Hitler predijo un Reich que perduraría mil años y por un momento pensamos que esa idea había sido derrotada en 1945. No fue así. Ahora caemos en la cuenta de que ese presunto Reich milenario, siniestro y macabro, no tenía por qué ser continuo, permanente y estable, sino que va y viene en diferentes momentos de la historia, como una pleamar de negro chapapote que de cuando en cuando alcanza la pacífica costa. ¿Qué hacer ante este tsunami ultranacionalista, ultraderechista, radicalpopulista, neofascista o como quiera llamarse a este endiablado intento de repliegue a las fronteras de la barbarie humana? La derecha convencional, representada por Feijóo en nuestro país, cree que refundiéndose con esas filosofías nefastas que resucitan el odio podrá recuperar el poder.

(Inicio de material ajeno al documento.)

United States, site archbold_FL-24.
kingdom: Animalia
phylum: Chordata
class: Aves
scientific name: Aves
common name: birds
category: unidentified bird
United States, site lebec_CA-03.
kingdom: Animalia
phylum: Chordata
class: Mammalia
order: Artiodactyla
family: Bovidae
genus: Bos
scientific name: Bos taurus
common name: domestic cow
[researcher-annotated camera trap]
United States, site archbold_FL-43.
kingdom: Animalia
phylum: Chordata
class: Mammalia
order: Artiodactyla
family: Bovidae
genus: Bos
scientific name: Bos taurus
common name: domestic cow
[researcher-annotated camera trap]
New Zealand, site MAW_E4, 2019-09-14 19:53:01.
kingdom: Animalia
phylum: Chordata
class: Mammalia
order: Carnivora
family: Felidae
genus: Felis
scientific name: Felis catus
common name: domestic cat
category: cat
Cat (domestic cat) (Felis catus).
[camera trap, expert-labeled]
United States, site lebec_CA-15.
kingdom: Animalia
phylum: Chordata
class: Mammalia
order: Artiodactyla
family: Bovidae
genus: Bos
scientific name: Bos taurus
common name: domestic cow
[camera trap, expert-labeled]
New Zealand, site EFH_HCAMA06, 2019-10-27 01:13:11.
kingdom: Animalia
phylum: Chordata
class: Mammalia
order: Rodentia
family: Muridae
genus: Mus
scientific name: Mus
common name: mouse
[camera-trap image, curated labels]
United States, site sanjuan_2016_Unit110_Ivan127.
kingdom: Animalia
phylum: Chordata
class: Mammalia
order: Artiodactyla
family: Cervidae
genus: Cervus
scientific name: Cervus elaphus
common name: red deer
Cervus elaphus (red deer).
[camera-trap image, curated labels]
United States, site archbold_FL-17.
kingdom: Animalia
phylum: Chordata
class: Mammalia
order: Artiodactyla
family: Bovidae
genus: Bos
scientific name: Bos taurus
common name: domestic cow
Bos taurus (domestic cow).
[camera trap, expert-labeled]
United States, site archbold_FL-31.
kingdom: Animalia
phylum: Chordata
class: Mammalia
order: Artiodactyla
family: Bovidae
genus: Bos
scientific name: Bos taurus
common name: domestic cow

Primero el pacto con Vox, después el abrazo con Meloni y otros euroescépticos obsesionados con romper Europa para retroceder a sus mezquinos terruños. ¿Qué será lo siguiente, incluir en el proyecto del Partido Popular a Alternativa por Alemania, uno de cuyos dirigentes ha llegado a insinuar que en las SS nazis “no todos eran criminales”? ¿Volver a la peseta y a la autarquía franquista, tal como quieren los ultras? Un Parlamento Europeo controlado por el fascismo posmoderno sería una tragedia para todos. El principio del fin del sueño europeo, tal como lo conocemos. Así que a votar y ni un paso atrás.